Entries on spatial positioning
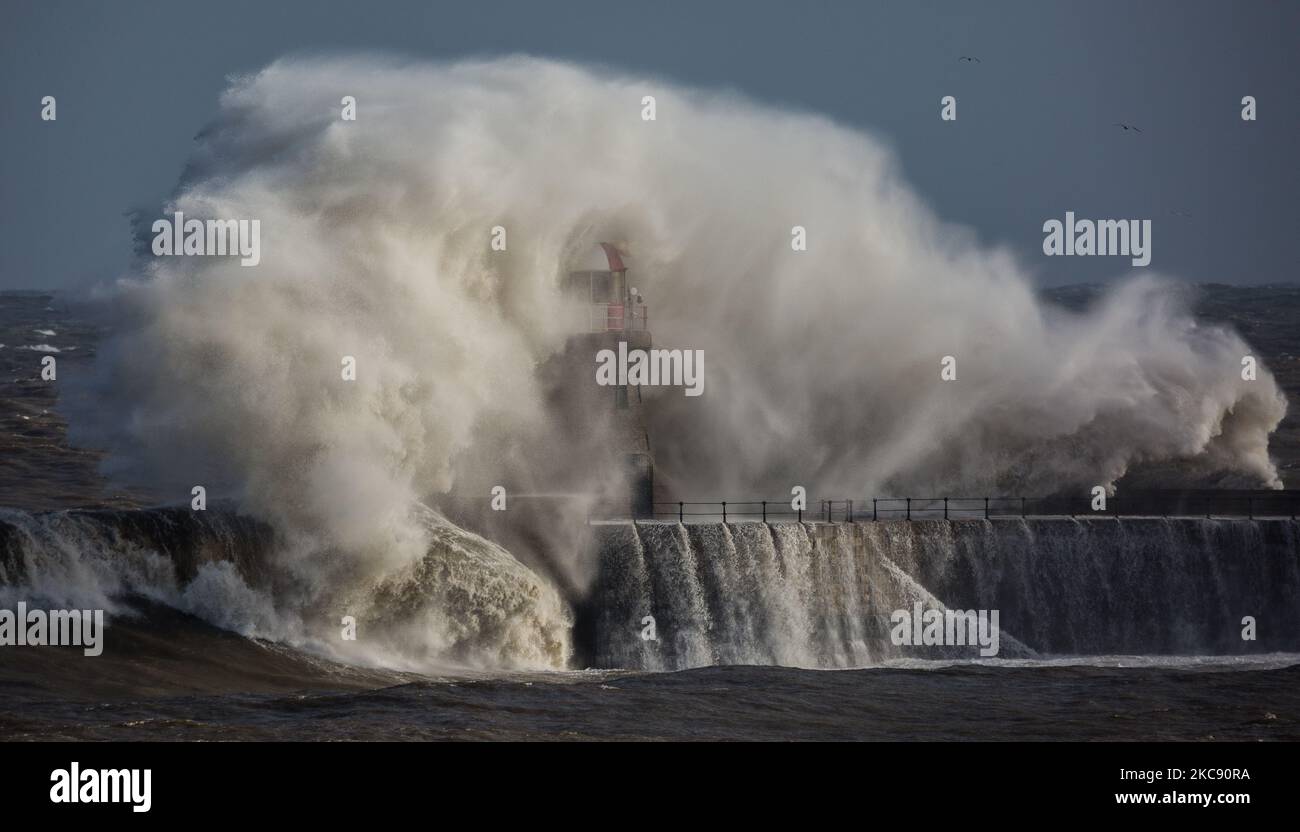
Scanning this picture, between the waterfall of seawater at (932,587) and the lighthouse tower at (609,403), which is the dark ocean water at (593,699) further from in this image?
the lighthouse tower at (609,403)

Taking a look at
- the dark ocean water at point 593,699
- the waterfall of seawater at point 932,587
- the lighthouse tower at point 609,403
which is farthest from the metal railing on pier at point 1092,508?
the dark ocean water at point 593,699

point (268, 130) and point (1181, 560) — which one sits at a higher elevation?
point (268, 130)

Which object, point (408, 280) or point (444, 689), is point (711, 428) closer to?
point (408, 280)

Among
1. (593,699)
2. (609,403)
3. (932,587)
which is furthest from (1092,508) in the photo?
(593,699)

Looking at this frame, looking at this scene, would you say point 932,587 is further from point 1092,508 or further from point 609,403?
point 609,403

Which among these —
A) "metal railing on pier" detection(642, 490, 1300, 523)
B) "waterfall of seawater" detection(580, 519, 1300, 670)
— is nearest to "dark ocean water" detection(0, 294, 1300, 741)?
"waterfall of seawater" detection(580, 519, 1300, 670)

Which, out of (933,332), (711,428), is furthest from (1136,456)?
(711,428)
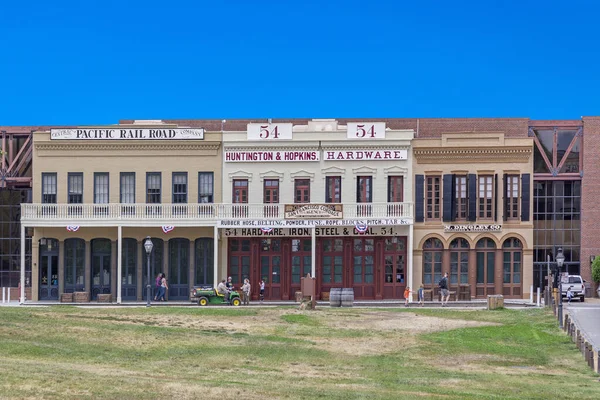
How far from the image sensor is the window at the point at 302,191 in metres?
52.9

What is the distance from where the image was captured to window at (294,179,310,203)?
174 feet

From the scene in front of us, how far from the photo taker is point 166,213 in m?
52.0

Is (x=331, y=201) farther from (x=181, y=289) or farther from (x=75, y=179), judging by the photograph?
(x=75, y=179)

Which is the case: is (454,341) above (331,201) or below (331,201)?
below

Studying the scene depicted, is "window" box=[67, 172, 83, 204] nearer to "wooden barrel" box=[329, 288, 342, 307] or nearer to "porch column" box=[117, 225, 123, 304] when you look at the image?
"porch column" box=[117, 225, 123, 304]

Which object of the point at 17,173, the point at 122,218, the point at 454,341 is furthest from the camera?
the point at 17,173

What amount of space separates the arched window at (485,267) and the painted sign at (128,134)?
15.9 metres

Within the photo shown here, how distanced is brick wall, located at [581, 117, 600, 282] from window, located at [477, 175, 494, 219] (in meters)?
6.63

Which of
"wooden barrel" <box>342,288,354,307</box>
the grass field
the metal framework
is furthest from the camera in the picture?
the metal framework

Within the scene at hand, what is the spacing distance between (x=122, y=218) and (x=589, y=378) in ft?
99.8

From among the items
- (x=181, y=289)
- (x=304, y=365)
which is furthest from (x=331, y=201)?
(x=304, y=365)

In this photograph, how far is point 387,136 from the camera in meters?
52.6

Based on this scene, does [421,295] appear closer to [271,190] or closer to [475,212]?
[475,212]

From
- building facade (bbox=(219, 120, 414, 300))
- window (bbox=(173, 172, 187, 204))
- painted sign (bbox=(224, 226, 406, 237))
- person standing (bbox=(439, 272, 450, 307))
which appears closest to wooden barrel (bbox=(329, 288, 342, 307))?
building facade (bbox=(219, 120, 414, 300))
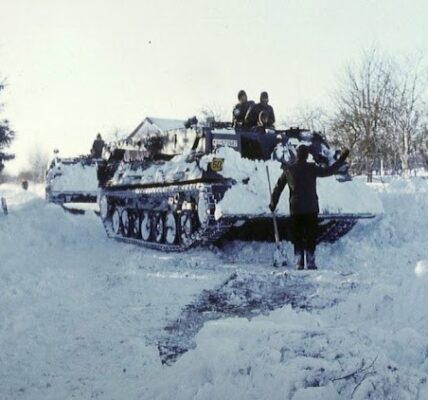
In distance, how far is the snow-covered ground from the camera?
2.91 m

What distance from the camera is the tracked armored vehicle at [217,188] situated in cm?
918

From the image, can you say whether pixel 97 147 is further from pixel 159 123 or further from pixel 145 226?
pixel 159 123

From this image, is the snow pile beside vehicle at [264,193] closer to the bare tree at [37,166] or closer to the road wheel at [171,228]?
the road wheel at [171,228]

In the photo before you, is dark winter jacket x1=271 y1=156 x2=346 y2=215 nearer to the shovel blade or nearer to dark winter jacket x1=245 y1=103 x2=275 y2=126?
the shovel blade

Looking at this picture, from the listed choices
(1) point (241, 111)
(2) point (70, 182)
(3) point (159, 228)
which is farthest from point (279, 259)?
(2) point (70, 182)

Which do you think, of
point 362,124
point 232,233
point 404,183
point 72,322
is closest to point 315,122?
point 362,124

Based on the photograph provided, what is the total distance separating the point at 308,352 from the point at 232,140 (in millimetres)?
7333

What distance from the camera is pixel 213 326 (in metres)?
3.85

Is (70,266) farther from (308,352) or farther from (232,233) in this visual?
(308,352)

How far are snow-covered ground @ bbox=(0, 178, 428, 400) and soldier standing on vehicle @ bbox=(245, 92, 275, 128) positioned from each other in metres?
3.06

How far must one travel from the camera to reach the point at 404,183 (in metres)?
12.3

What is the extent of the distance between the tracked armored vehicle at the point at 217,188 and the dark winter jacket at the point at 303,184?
45.6 inches

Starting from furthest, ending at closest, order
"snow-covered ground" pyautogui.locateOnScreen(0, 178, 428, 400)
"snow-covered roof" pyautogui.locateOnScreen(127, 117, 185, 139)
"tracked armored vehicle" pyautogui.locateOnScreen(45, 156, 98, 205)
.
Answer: "snow-covered roof" pyautogui.locateOnScreen(127, 117, 185, 139)
"tracked armored vehicle" pyautogui.locateOnScreen(45, 156, 98, 205)
"snow-covered ground" pyautogui.locateOnScreen(0, 178, 428, 400)

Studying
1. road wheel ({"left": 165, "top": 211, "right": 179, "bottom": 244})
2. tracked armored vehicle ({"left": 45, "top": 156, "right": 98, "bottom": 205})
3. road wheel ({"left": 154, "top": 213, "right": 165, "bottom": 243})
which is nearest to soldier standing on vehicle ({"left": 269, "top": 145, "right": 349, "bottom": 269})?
road wheel ({"left": 165, "top": 211, "right": 179, "bottom": 244})
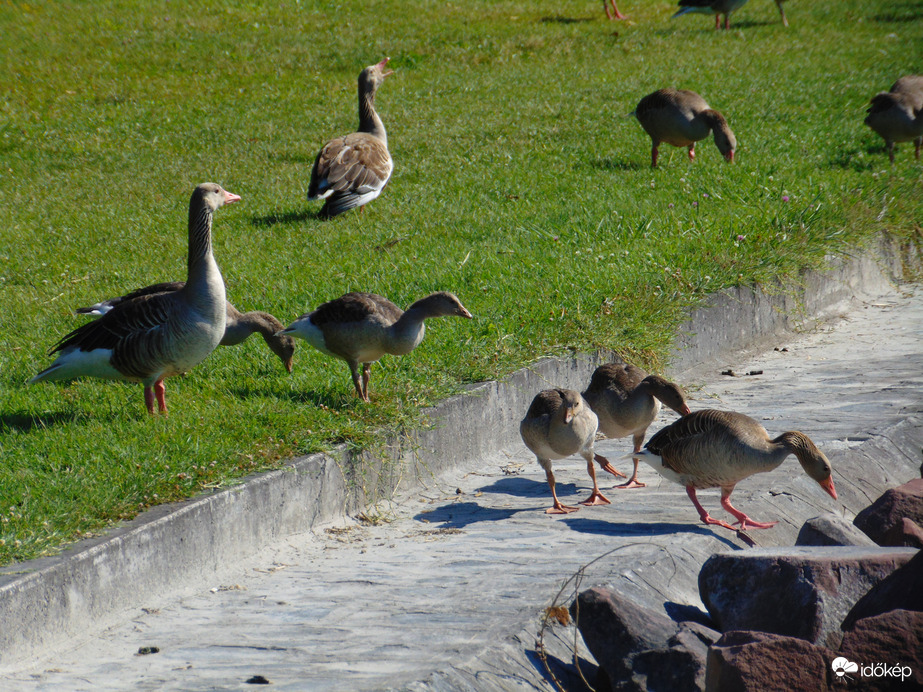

**WHAT YOU ARE ASKED TO DO:** Rewrite all of the material above, swapping every "metal railing on pier" for "steel railing on pier" and leaving everything else unchanged. Omit the pictures from your answer.

**SOLUTION FOR THIS PROBLEM:**
Scanning this picture, between the waterfall of seawater at (932,587) and the lighthouse tower at (609,403), which is the dark ocean water at (593,699) further from in this image?
the lighthouse tower at (609,403)

Taking a look at
- the dark ocean water at point 593,699
- the waterfall of seawater at point 932,587
- the lighthouse tower at point 609,403
which is farthest from the steel railing on pier at point 1092,508?
the dark ocean water at point 593,699

point (268, 130) and point (1181, 560) — which one sits at a higher elevation?
point (268, 130)

Which object, point (408, 280) or point (444, 689), is point (711, 428) closer to?
point (408, 280)

Among
1. (593,699)
2. (609,403)
3. (932,587)
which is furthest from (1092,508) in the photo?
(593,699)

Looking at this frame, looking at this scene, would you say point 932,587 is further from point 1092,508 or further from point 609,403?
point 609,403

Which among these —
A) "steel railing on pier" detection(642, 490, 1300, 523)
B) "waterfall of seawater" detection(580, 519, 1300, 670)
— is nearest to "dark ocean water" detection(0, 294, 1300, 741)?
"waterfall of seawater" detection(580, 519, 1300, 670)

Which, out of (933,332), (711,428), is furthest from (1136,456)?
(711,428)
How far from the image sensor is the window at the point at 302,191 in metres?
52.9

What is the distance from where the image was captured to window at (294,179,310,203)?
174 feet

From the scene in front of us, how far from the photo taker is point 166,213 in m?
52.0

Is (x=331, y=201) farther from (x=181, y=289) or farther from (x=75, y=179), judging by the photograph?
(x=75, y=179)

Which is the case: is (454,341) above (331,201) or below (331,201)?
below

Studying the scene depicted, is "window" box=[67, 172, 83, 204] nearer to "wooden barrel" box=[329, 288, 342, 307] or nearer to "porch column" box=[117, 225, 123, 304] when you look at the image?
"porch column" box=[117, 225, 123, 304]

Which object of the point at 17,173, the point at 122,218, the point at 454,341 is furthest from the camera?
the point at 17,173

What amount of space separates the arched window at (485,267) and the painted sign at (128,134)?
15.9 metres

Within the photo shown here, how distanced is brick wall, located at [581, 117, 600, 282] from window, located at [477, 175, 494, 219] (in meters)?
6.63

Which of
"wooden barrel" <box>342,288,354,307</box>
the grass field
the metal framework
is furthest from the camera in the picture?
the metal framework

Within the scene at hand, what is the spacing distance between (x=122, y=218) and (x=589, y=378) in ft?
99.8

From among the items
- (x=181, y=289)
- (x=304, y=365)
which is furthest from (x=331, y=201)?
(x=304, y=365)

In this photograph, how far is point 387,136 from the camera in meters?
52.6

Based on this scene, does [421,295] appear closer to [271,190] or closer to [475,212]?
[475,212]

From
- building facade (bbox=(219, 120, 414, 300))
- window (bbox=(173, 172, 187, 204))
- painted sign (bbox=(224, 226, 406, 237))
- person standing (bbox=(439, 272, 450, 307))
which appears closest to wooden barrel (bbox=(329, 288, 342, 307))?
building facade (bbox=(219, 120, 414, 300))
In distance, how far is the snow-covered ground from the camera?
2.91 m

What distance from the camera is the tracked armored vehicle at [217,188] situated in cm?
918

From the image, can you say whether pixel 97 147 is further from pixel 159 123 or further from pixel 145 226?
pixel 159 123

From this image, is the snow pile beside vehicle at [264,193] closer to the bare tree at [37,166] or closer to the road wheel at [171,228]?
the road wheel at [171,228]

In the photo before you, is dark winter jacket x1=271 y1=156 x2=346 y2=215 nearer to the shovel blade or nearer to dark winter jacket x1=245 y1=103 x2=275 y2=126?
the shovel blade

Looking at this picture, from the listed choices
(1) point (241, 111)
(2) point (70, 182)
(3) point (159, 228)
which is farthest from point (279, 259)?
(2) point (70, 182)

Which do you think, of
point 362,124
point 232,233
point 404,183
point 72,322
is closest to point 315,122?
point 362,124

Based on the photograph provided, what is the total distance separating the point at 308,352 from the point at 232,140 (in millimetres)?
7333

What distance from the camera is pixel 213 326 (in metres)?
3.85

Is (70,266) farther from (308,352) or farther from (232,233) in this visual?
(308,352)

How far are snow-covered ground @ bbox=(0, 178, 428, 400) and soldier standing on vehicle @ bbox=(245, 92, 275, 128) positioned from each other in metres?
3.06

How far must one travel from the camera to reach the point at 404,183 (in metres)?
12.3

What is the extent of the distance between the tracked armored vehicle at the point at 217,188 and the dark winter jacket at the point at 303,184?
45.6 inches

Starting from furthest, ending at closest, order
"snow-covered ground" pyautogui.locateOnScreen(0, 178, 428, 400)
"snow-covered roof" pyautogui.locateOnScreen(127, 117, 185, 139)
"tracked armored vehicle" pyautogui.locateOnScreen(45, 156, 98, 205)
.
Answer: "snow-covered roof" pyautogui.locateOnScreen(127, 117, 185, 139)
"tracked armored vehicle" pyautogui.locateOnScreen(45, 156, 98, 205)
"snow-covered ground" pyautogui.locateOnScreen(0, 178, 428, 400)

Studying
1. road wheel ({"left": 165, "top": 211, "right": 179, "bottom": 244})
2. tracked armored vehicle ({"left": 45, "top": 156, "right": 98, "bottom": 205})
3. road wheel ({"left": 154, "top": 213, "right": 165, "bottom": 243})
which is nearest to soldier standing on vehicle ({"left": 269, "top": 145, "right": 349, "bottom": 269})?
road wheel ({"left": 165, "top": 211, "right": 179, "bottom": 244})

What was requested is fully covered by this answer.